You can use loess(), or geom_smooth() in ggplot2. If you are having trouble, try adjusting the smoothing parameter (span), and make sure the variables are in a numeric/binary format, as loess() doesn’t really like factors.
ggplot(epicourse) +
aes(age, as.numeric(hip_p) - 1) +
geom_point(aes(y = fitted(modelq))) +
geom_smooth(aes(colour = sex), method = 'loess', se = F, span = .75) +
ylab('Pr(hip pain)')
nonpar <- loess(data = transform(epicourse,
pain = as.numeric(hip_p == 'yes'),
male = as.numeric(sex == 'M')),
pain ~ age * male, span = .75)
plot(epicourse$age, fitted(modelq), xlab = 'Age', ylab = 'Pr(hip pain)')
lines(1:100, predict(nonpar, newdata = data.frame(age = 1:100, male = T)), col = 'steelblue')
lines(1:100, predict(nonpar, newdata = data.frame(age = 1:100, male = F)), col = 'tomato2')
legend('topleft', lty = 1, col = c('steelblue', 'tomato2'), legend = c('M', 'F'))
The quadratic model appears to fit fairly well for men, but not for elderly women.
The CHD data
This section of the practical gives you the opportunity to work through the CHD example that was used in the notes.

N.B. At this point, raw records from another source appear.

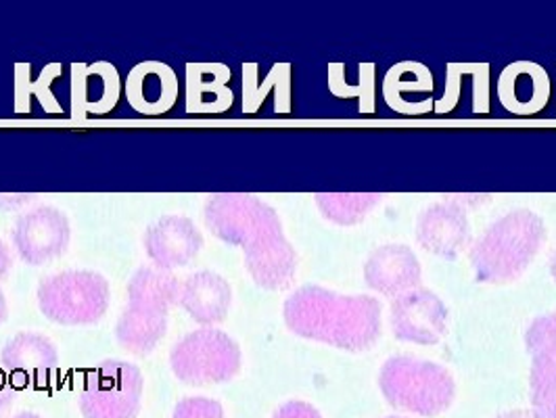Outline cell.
<instances>
[{
	"label": "cell",
	"mask_w": 556,
	"mask_h": 418,
	"mask_svg": "<svg viewBox=\"0 0 556 418\" xmlns=\"http://www.w3.org/2000/svg\"><path fill=\"white\" fill-rule=\"evenodd\" d=\"M142 400V372L126 360L108 358L86 375L78 406L84 418H137Z\"/></svg>",
	"instance_id": "52a82bcc"
},
{
	"label": "cell",
	"mask_w": 556,
	"mask_h": 418,
	"mask_svg": "<svg viewBox=\"0 0 556 418\" xmlns=\"http://www.w3.org/2000/svg\"><path fill=\"white\" fill-rule=\"evenodd\" d=\"M546 241L544 220L531 210H515L475 241L469 259L475 279L504 284L519 279Z\"/></svg>",
	"instance_id": "3957f363"
},
{
	"label": "cell",
	"mask_w": 556,
	"mask_h": 418,
	"mask_svg": "<svg viewBox=\"0 0 556 418\" xmlns=\"http://www.w3.org/2000/svg\"><path fill=\"white\" fill-rule=\"evenodd\" d=\"M270 94H275V113L291 112V63H275L264 80L257 63H243V112H260Z\"/></svg>",
	"instance_id": "7402d4cb"
},
{
	"label": "cell",
	"mask_w": 556,
	"mask_h": 418,
	"mask_svg": "<svg viewBox=\"0 0 556 418\" xmlns=\"http://www.w3.org/2000/svg\"><path fill=\"white\" fill-rule=\"evenodd\" d=\"M122 92L119 72L110 61L90 65L72 63V117L83 122L88 115L113 112Z\"/></svg>",
	"instance_id": "9a60e30c"
},
{
	"label": "cell",
	"mask_w": 556,
	"mask_h": 418,
	"mask_svg": "<svg viewBox=\"0 0 556 418\" xmlns=\"http://www.w3.org/2000/svg\"><path fill=\"white\" fill-rule=\"evenodd\" d=\"M34 195H0V210L2 212H15V210H22L26 203L34 201Z\"/></svg>",
	"instance_id": "f1b7e54d"
},
{
	"label": "cell",
	"mask_w": 556,
	"mask_h": 418,
	"mask_svg": "<svg viewBox=\"0 0 556 418\" xmlns=\"http://www.w3.org/2000/svg\"><path fill=\"white\" fill-rule=\"evenodd\" d=\"M128 105L140 115L157 117L169 112L180 92V83L176 72L164 61H142L130 69L124 84Z\"/></svg>",
	"instance_id": "4fadbf2b"
},
{
	"label": "cell",
	"mask_w": 556,
	"mask_h": 418,
	"mask_svg": "<svg viewBox=\"0 0 556 418\" xmlns=\"http://www.w3.org/2000/svg\"><path fill=\"white\" fill-rule=\"evenodd\" d=\"M377 65L364 61L358 65V83L348 80V65L345 63H331L329 65V90L337 99H356L358 112L375 113L377 110Z\"/></svg>",
	"instance_id": "d4e9b609"
},
{
	"label": "cell",
	"mask_w": 556,
	"mask_h": 418,
	"mask_svg": "<svg viewBox=\"0 0 556 418\" xmlns=\"http://www.w3.org/2000/svg\"><path fill=\"white\" fill-rule=\"evenodd\" d=\"M17 393L15 388L9 383V379L4 375H0V415L15 402Z\"/></svg>",
	"instance_id": "f546056e"
},
{
	"label": "cell",
	"mask_w": 556,
	"mask_h": 418,
	"mask_svg": "<svg viewBox=\"0 0 556 418\" xmlns=\"http://www.w3.org/2000/svg\"><path fill=\"white\" fill-rule=\"evenodd\" d=\"M126 291H128L126 306L169 316L172 307L176 306L180 300V280L176 279L174 273L164 268L142 266L128 280Z\"/></svg>",
	"instance_id": "44dd1931"
},
{
	"label": "cell",
	"mask_w": 556,
	"mask_h": 418,
	"mask_svg": "<svg viewBox=\"0 0 556 418\" xmlns=\"http://www.w3.org/2000/svg\"><path fill=\"white\" fill-rule=\"evenodd\" d=\"M205 226L226 245L241 248L251 280L268 291L287 289L298 273V251L277 210L250 193H216L205 201Z\"/></svg>",
	"instance_id": "6da1fadb"
},
{
	"label": "cell",
	"mask_w": 556,
	"mask_h": 418,
	"mask_svg": "<svg viewBox=\"0 0 556 418\" xmlns=\"http://www.w3.org/2000/svg\"><path fill=\"white\" fill-rule=\"evenodd\" d=\"M273 418H323L320 413L307 404V402H300V400H293V402H287L278 408Z\"/></svg>",
	"instance_id": "83f0119b"
},
{
	"label": "cell",
	"mask_w": 556,
	"mask_h": 418,
	"mask_svg": "<svg viewBox=\"0 0 556 418\" xmlns=\"http://www.w3.org/2000/svg\"><path fill=\"white\" fill-rule=\"evenodd\" d=\"M7 316H9V306H7V297H4V293L0 289V325L7 320Z\"/></svg>",
	"instance_id": "d6a6232c"
},
{
	"label": "cell",
	"mask_w": 556,
	"mask_h": 418,
	"mask_svg": "<svg viewBox=\"0 0 556 418\" xmlns=\"http://www.w3.org/2000/svg\"><path fill=\"white\" fill-rule=\"evenodd\" d=\"M422 268L408 245L390 243L372 251L364 264V282L388 297H400L420 284Z\"/></svg>",
	"instance_id": "2e32d148"
},
{
	"label": "cell",
	"mask_w": 556,
	"mask_h": 418,
	"mask_svg": "<svg viewBox=\"0 0 556 418\" xmlns=\"http://www.w3.org/2000/svg\"><path fill=\"white\" fill-rule=\"evenodd\" d=\"M72 226L67 216L53 205H40L24 212L11 230L17 255L28 266L53 262L70 248Z\"/></svg>",
	"instance_id": "ba28073f"
},
{
	"label": "cell",
	"mask_w": 556,
	"mask_h": 418,
	"mask_svg": "<svg viewBox=\"0 0 556 418\" xmlns=\"http://www.w3.org/2000/svg\"><path fill=\"white\" fill-rule=\"evenodd\" d=\"M526 345L531 356V410L540 418H556V312L531 322Z\"/></svg>",
	"instance_id": "30bf717a"
},
{
	"label": "cell",
	"mask_w": 556,
	"mask_h": 418,
	"mask_svg": "<svg viewBox=\"0 0 556 418\" xmlns=\"http://www.w3.org/2000/svg\"><path fill=\"white\" fill-rule=\"evenodd\" d=\"M110 282L92 270H65L38 284V307L61 327L99 322L110 309Z\"/></svg>",
	"instance_id": "5b68a950"
},
{
	"label": "cell",
	"mask_w": 556,
	"mask_h": 418,
	"mask_svg": "<svg viewBox=\"0 0 556 418\" xmlns=\"http://www.w3.org/2000/svg\"><path fill=\"white\" fill-rule=\"evenodd\" d=\"M498 418H540L533 410H510V413H504Z\"/></svg>",
	"instance_id": "1f68e13d"
},
{
	"label": "cell",
	"mask_w": 556,
	"mask_h": 418,
	"mask_svg": "<svg viewBox=\"0 0 556 418\" xmlns=\"http://www.w3.org/2000/svg\"><path fill=\"white\" fill-rule=\"evenodd\" d=\"M11 268H13V253L9 250V245L0 239V280L7 279Z\"/></svg>",
	"instance_id": "4dcf8cb0"
},
{
	"label": "cell",
	"mask_w": 556,
	"mask_h": 418,
	"mask_svg": "<svg viewBox=\"0 0 556 418\" xmlns=\"http://www.w3.org/2000/svg\"><path fill=\"white\" fill-rule=\"evenodd\" d=\"M167 316L126 306L115 325L117 343L132 354H149L166 337Z\"/></svg>",
	"instance_id": "cb8c5ba5"
},
{
	"label": "cell",
	"mask_w": 556,
	"mask_h": 418,
	"mask_svg": "<svg viewBox=\"0 0 556 418\" xmlns=\"http://www.w3.org/2000/svg\"><path fill=\"white\" fill-rule=\"evenodd\" d=\"M551 275L556 280V251L553 253V259H551Z\"/></svg>",
	"instance_id": "836d02e7"
},
{
	"label": "cell",
	"mask_w": 556,
	"mask_h": 418,
	"mask_svg": "<svg viewBox=\"0 0 556 418\" xmlns=\"http://www.w3.org/2000/svg\"><path fill=\"white\" fill-rule=\"evenodd\" d=\"M433 74L420 61H400L383 76V99L391 112L408 117L433 112Z\"/></svg>",
	"instance_id": "e0dca14e"
},
{
	"label": "cell",
	"mask_w": 556,
	"mask_h": 418,
	"mask_svg": "<svg viewBox=\"0 0 556 418\" xmlns=\"http://www.w3.org/2000/svg\"><path fill=\"white\" fill-rule=\"evenodd\" d=\"M417 243L425 251L456 259L471 243V224L467 207L447 199L429 205L417 220Z\"/></svg>",
	"instance_id": "8fae6325"
},
{
	"label": "cell",
	"mask_w": 556,
	"mask_h": 418,
	"mask_svg": "<svg viewBox=\"0 0 556 418\" xmlns=\"http://www.w3.org/2000/svg\"><path fill=\"white\" fill-rule=\"evenodd\" d=\"M291 333L343 352L370 350L383 329V307L370 295H341L306 284L291 293L282 306Z\"/></svg>",
	"instance_id": "7a4b0ae2"
},
{
	"label": "cell",
	"mask_w": 556,
	"mask_h": 418,
	"mask_svg": "<svg viewBox=\"0 0 556 418\" xmlns=\"http://www.w3.org/2000/svg\"><path fill=\"white\" fill-rule=\"evenodd\" d=\"M388 418H406V417H388Z\"/></svg>",
	"instance_id": "d590c367"
},
{
	"label": "cell",
	"mask_w": 556,
	"mask_h": 418,
	"mask_svg": "<svg viewBox=\"0 0 556 418\" xmlns=\"http://www.w3.org/2000/svg\"><path fill=\"white\" fill-rule=\"evenodd\" d=\"M391 331L404 343L435 345L447 331V307L433 291L418 287L393 300Z\"/></svg>",
	"instance_id": "9c48e42d"
},
{
	"label": "cell",
	"mask_w": 556,
	"mask_h": 418,
	"mask_svg": "<svg viewBox=\"0 0 556 418\" xmlns=\"http://www.w3.org/2000/svg\"><path fill=\"white\" fill-rule=\"evenodd\" d=\"M61 76V63H49L42 67L38 80H31V65H13V112L26 115L31 112V97L38 99L40 107L51 115H61L63 107L56 101L53 83Z\"/></svg>",
	"instance_id": "603a6c76"
},
{
	"label": "cell",
	"mask_w": 556,
	"mask_h": 418,
	"mask_svg": "<svg viewBox=\"0 0 556 418\" xmlns=\"http://www.w3.org/2000/svg\"><path fill=\"white\" fill-rule=\"evenodd\" d=\"M379 388L395 410L420 417H438L456 397L450 370L415 356H393L379 372Z\"/></svg>",
	"instance_id": "277c9868"
},
{
	"label": "cell",
	"mask_w": 556,
	"mask_h": 418,
	"mask_svg": "<svg viewBox=\"0 0 556 418\" xmlns=\"http://www.w3.org/2000/svg\"><path fill=\"white\" fill-rule=\"evenodd\" d=\"M2 368L20 385H45L59 364L55 343L40 333H17L0 352Z\"/></svg>",
	"instance_id": "ac0fdd59"
},
{
	"label": "cell",
	"mask_w": 556,
	"mask_h": 418,
	"mask_svg": "<svg viewBox=\"0 0 556 418\" xmlns=\"http://www.w3.org/2000/svg\"><path fill=\"white\" fill-rule=\"evenodd\" d=\"M172 418H224V408L210 397H185L176 404Z\"/></svg>",
	"instance_id": "4316f807"
},
{
	"label": "cell",
	"mask_w": 556,
	"mask_h": 418,
	"mask_svg": "<svg viewBox=\"0 0 556 418\" xmlns=\"http://www.w3.org/2000/svg\"><path fill=\"white\" fill-rule=\"evenodd\" d=\"M203 243L199 226L187 216H164L147 226L142 237V248L153 266L169 273L191 264Z\"/></svg>",
	"instance_id": "7c38bea8"
},
{
	"label": "cell",
	"mask_w": 556,
	"mask_h": 418,
	"mask_svg": "<svg viewBox=\"0 0 556 418\" xmlns=\"http://www.w3.org/2000/svg\"><path fill=\"white\" fill-rule=\"evenodd\" d=\"M314 201L329 223L354 226L362 223L381 201L379 193H316Z\"/></svg>",
	"instance_id": "484cf974"
},
{
	"label": "cell",
	"mask_w": 556,
	"mask_h": 418,
	"mask_svg": "<svg viewBox=\"0 0 556 418\" xmlns=\"http://www.w3.org/2000/svg\"><path fill=\"white\" fill-rule=\"evenodd\" d=\"M15 418H42L38 417V415H34V413H22V415H17Z\"/></svg>",
	"instance_id": "e575fe53"
},
{
	"label": "cell",
	"mask_w": 556,
	"mask_h": 418,
	"mask_svg": "<svg viewBox=\"0 0 556 418\" xmlns=\"http://www.w3.org/2000/svg\"><path fill=\"white\" fill-rule=\"evenodd\" d=\"M243 354L239 343L216 327H201L182 337L169 352V366L178 381L201 388L235 379Z\"/></svg>",
	"instance_id": "8992f818"
},
{
	"label": "cell",
	"mask_w": 556,
	"mask_h": 418,
	"mask_svg": "<svg viewBox=\"0 0 556 418\" xmlns=\"http://www.w3.org/2000/svg\"><path fill=\"white\" fill-rule=\"evenodd\" d=\"M551 76L535 61H515L498 76V101L513 115L529 117L542 112L551 101Z\"/></svg>",
	"instance_id": "5bb4252c"
},
{
	"label": "cell",
	"mask_w": 556,
	"mask_h": 418,
	"mask_svg": "<svg viewBox=\"0 0 556 418\" xmlns=\"http://www.w3.org/2000/svg\"><path fill=\"white\" fill-rule=\"evenodd\" d=\"M178 306L201 327L220 325L232 306V287L212 270H201L180 282Z\"/></svg>",
	"instance_id": "d6986e66"
},
{
	"label": "cell",
	"mask_w": 556,
	"mask_h": 418,
	"mask_svg": "<svg viewBox=\"0 0 556 418\" xmlns=\"http://www.w3.org/2000/svg\"><path fill=\"white\" fill-rule=\"evenodd\" d=\"M232 72L224 63H189L187 65V113L216 115L228 112L235 92L228 88Z\"/></svg>",
	"instance_id": "ffe728a7"
}]
</instances>
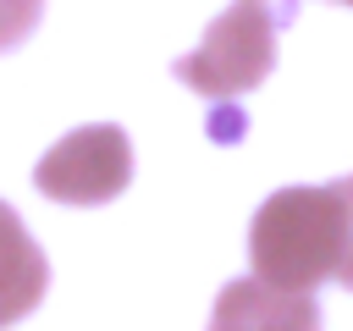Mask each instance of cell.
<instances>
[{"instance_id":"obj_1","label":"cell","mask_w":353,"mask_h":331,"mask_svg":"<svg viewBox=\"0 0 353 331\" xmlns=\"http://www.w3.org/2000/svg\"><path fill=\"white\" fill-rule=\"evenodd\" d=\"M254 276L287 292H309L336 276L342 259V199L336 182L325 188H281L254 210L248 226Z\"/></svg>"},{"instance_id":"obj_2","label":"cell","mask_w":353,"mask_h":331,"mask_svg":"<svg viewBox=\"0 0 353 331\" xmlns=\"http://www.w3.org/2000/svg\"><path fill=\"white\" fill-rule=\"evenodd\" d=\"M276 66V6L270 0H232L176 61V77L204 99H237Z\"/></svg>"},{"instance_id":"obj_3","label":"cell","mask_w":353,"mask_h":331,"mask_svg":"<svg viewBox=\"0 0 353 331\" xmlns=\"http://www.w3.org/2000/svg\"><path fill=\"white\" fill-rule=\"evenodd\" d=\"M127 177H132V143L110 121H94V127L66 132L33 166L39 193L55 199V204H105V199H116L127 188Z\"/></svg>"},{"instance_id":"obj_4","label":"cell","mask_w":353,"mask_h":331,"mask_svg":"<svg viewBox=\"0 0 353 331\" xmlns=\"http://www.w3.org/2000/svg\"><path fill=\"white\" fill-rule=\"evenodd\" d=\"M210 331H320V309L309 292H287V287L248 276V281L221 287Z\"/></svg>"},{"instance_id":"obj_5","label":"cell","mask_w":353,"mask_h":331,"mask_svg":"<svg viewBox=\"0 0 353 331\" xmlns=\"http://www.w3.org/2000/svg\"><path fill=\"white\" fill-rule=\"evenodd\" d=\"M44 287H50V265H44L39 243L28 237L22 215L0 199V331L17 325L22 314H33Z\"/></svg>"},{"instance_id":"obj_6","label":"cell","mask_w":353,"mask_h":331,"mask_svg":"<svg viewBox=\"0 0 353 331\" xmlns=\"http://www.w3.org/2000/svg\"><path fill=\"white\" fill-rule=\"evenodd\" d=\"M39 11H44V0H0V50L22 44L39 28Z\"/></svg>"},{"instance_id":"obj_7","label":"cell","mask_w":353,"mask_h":331,"mask_svg":"<svg viewBox=\"0 0 353 331\" xmlns=\"http://www.w3.org/2000/svg\"><path fill=\"white\" fill-rule=\"evenodd\" d=\"M336 199H342V259H336V281L353 287V177L336 182Z\"/></svg>"},{"instance_id":"obj_8","label":"cell","mask_w":353,"mask_h":331,"mask_svg":"<svg viewBox=\"0 0 353 331\" xmlns=\"http://www.w3.org/2000/svg\"><path fill=\"white\" fill-rule=\"evenodd\" d=\"M336 6H353V0H336Z\"/></svg>"}]
</instances>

chd <- read.csv('chd.csv')
The following commands will reproduce Figure 1.2 using base R:
chd_means <- aggregate(cbind(age, chd) ~ agegrp, mean, data = chd)
plot(chd ~ age, data = chd_means,
xlab = 'Mean age', ylab = 'Proportion of subjects with CHD',
main = 'Scatter plot of proportion of CHD against mean age')
It can also be done in dplyr and ggplot2:
chd %>%
group_by(agegrp) %>%
summarise(agemean = mean(age),
chdprop = mean(chd)) %>%
ggplot() + aes(agemean, chdprop) +
geom_point() +
labs(x = 'Mean age', y = 'Proportion of subjects with CHD',
main = 'Scatter plot of proportion of CHD against mean age')
Fit the basic logistic regression model with chd ~ age. What is the odds ratio for a 1 year increase in age?
Plot Pregibon’s \(\Delta\hat\beta_i\) against the fitted values for this model. Are any points particularly influential?